The last person to touch this stone tool, thousands of years before I found it, on a gravel bar at the headwaters of a Grayson County creek, was a hunter and a warrior. We can speculate until the cows come home exactly why is was here, in this place, but my feeling is that based on the number and types of other artifacts I’ve found in close proximity to this spot, this was a butchering area, and it was used continuously for many, many years as a site where annual hunts took place.
When we find an artifact like this there is a momentary ‘rush’ of excitement—a ‘gasp moment’ I call it, and my only explanation for that is spiritual; when my hand first touches it for that one brief instant I am connected to the person that touched it last. That may sound silly to some folks but I’ve never been one to spend a lot of care on what others think, and when I consider the ancient people of our Appalachian Mountains, I probably view them a bit differently than most people do.

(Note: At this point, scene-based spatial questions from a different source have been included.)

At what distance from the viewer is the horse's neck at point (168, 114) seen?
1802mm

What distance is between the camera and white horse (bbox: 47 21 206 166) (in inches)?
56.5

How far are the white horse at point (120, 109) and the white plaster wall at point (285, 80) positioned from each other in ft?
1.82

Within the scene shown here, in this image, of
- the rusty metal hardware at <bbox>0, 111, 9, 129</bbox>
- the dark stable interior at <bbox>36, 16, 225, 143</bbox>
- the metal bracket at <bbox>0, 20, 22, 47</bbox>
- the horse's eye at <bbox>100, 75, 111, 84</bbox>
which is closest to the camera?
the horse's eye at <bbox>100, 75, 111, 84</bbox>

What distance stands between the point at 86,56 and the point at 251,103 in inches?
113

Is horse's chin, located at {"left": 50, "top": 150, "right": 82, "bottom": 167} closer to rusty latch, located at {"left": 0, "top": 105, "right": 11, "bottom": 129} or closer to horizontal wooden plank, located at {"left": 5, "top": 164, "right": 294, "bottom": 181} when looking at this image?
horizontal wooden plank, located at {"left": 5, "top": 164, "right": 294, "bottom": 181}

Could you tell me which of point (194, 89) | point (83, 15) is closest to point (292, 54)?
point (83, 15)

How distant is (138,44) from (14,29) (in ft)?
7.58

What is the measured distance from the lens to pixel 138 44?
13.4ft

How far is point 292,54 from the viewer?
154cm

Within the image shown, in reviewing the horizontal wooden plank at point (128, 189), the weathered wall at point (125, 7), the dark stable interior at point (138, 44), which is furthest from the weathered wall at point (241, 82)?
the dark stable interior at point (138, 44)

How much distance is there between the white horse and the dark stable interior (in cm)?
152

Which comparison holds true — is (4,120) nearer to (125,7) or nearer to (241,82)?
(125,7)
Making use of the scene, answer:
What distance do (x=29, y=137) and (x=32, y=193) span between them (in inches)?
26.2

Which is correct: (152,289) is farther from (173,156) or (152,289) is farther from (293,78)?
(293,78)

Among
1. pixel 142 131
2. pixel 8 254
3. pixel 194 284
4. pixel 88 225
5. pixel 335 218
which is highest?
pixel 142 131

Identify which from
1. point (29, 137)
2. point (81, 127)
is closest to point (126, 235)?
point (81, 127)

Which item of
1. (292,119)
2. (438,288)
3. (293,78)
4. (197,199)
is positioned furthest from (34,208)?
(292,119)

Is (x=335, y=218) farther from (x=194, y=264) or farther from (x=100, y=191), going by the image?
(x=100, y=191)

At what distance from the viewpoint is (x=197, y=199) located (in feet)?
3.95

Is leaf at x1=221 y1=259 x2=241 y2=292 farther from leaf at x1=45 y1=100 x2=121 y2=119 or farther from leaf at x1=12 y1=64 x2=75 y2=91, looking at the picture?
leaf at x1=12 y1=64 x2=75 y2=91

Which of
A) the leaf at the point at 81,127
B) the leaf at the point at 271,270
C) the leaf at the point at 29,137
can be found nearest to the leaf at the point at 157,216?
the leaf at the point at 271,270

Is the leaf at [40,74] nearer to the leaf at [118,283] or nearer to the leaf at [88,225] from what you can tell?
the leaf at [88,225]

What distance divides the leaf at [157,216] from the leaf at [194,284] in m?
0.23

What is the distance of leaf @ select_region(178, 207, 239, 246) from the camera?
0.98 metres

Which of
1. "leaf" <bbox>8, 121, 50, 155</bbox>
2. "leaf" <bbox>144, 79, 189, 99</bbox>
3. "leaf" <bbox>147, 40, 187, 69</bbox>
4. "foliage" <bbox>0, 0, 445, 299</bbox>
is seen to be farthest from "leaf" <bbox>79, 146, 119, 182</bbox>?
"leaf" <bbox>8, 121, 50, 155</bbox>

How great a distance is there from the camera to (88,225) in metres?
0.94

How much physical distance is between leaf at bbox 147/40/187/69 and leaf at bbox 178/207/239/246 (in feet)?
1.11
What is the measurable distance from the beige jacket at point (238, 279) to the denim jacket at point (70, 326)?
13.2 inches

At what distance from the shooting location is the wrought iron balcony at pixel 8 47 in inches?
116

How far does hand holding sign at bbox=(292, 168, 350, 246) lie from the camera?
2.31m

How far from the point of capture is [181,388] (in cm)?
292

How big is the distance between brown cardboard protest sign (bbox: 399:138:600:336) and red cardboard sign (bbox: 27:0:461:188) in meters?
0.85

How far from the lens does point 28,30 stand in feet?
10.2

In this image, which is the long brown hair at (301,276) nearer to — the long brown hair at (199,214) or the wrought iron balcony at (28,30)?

It is very easy to be romantic and wistful when we talk about Indians (and yes, that term is okay to use, don’t get excited) and to forget that first and foremost, they were human people, just as we today are human people. The folks I know that have proven native ancestry are universally irked by the ‘noble savage’ concept as a bigoted and disrespectful term that robs them of their humanity. Ancient North American people did not make a conscious effort not to evolve; they did not know what fair chase or sportsmanship meant and the energy they spent hunting was to produce food. They lived in a place until they fouled it then they moved on; if they could run a herd of buffalo off a cliff and kill them all, they did it; if they thought a neighboring tribe had better resources they went to war and they took those resources for themselves; and when modern firearms found their way into their hands, they chucked the sticks and rocks and got on with the program. They loved their children and fought their enemies and demonstrated all of the human emotions that today we take for granted as ‘civilized’. Considering the length of time they survived in these mountains, and what it took for them to face each day in that ancient setting, my admiration for them is incalculable. The mountains treated them all the same.
My youngest son’s best friend, a kid like another son to me, became a modern warrior a few years ago. He earned his Green Beret and in 2012 in Afghanistan he was grievously wounded, losing his right arm and right leg, while on a mission with his team. Four months after that terrible day he was with me on this same mountain, on this same prehistoric site, a place we had hunted together many times during his childhood, and I watched him fall and get back up, again and again, as he worked to bring himself back, to prove to himself that his spirit had not been defeated. I think it was that grand indifference that the mountain showed him that spurred him on to succeed, that and the patient teaching the mountain provided that prehistoric or modern man, the love of life and will to live can only be found within our own heart.
Today he carries in his pocket a simple stone tool from that creek bed, a reminder that he is connected to this place and those people of long ago. It is a token to prove that he is not alone in his life struggle, that he shares a bond with his kind, and that the mountain is patiently waiting.
I think that is a pretty good lesson for us all.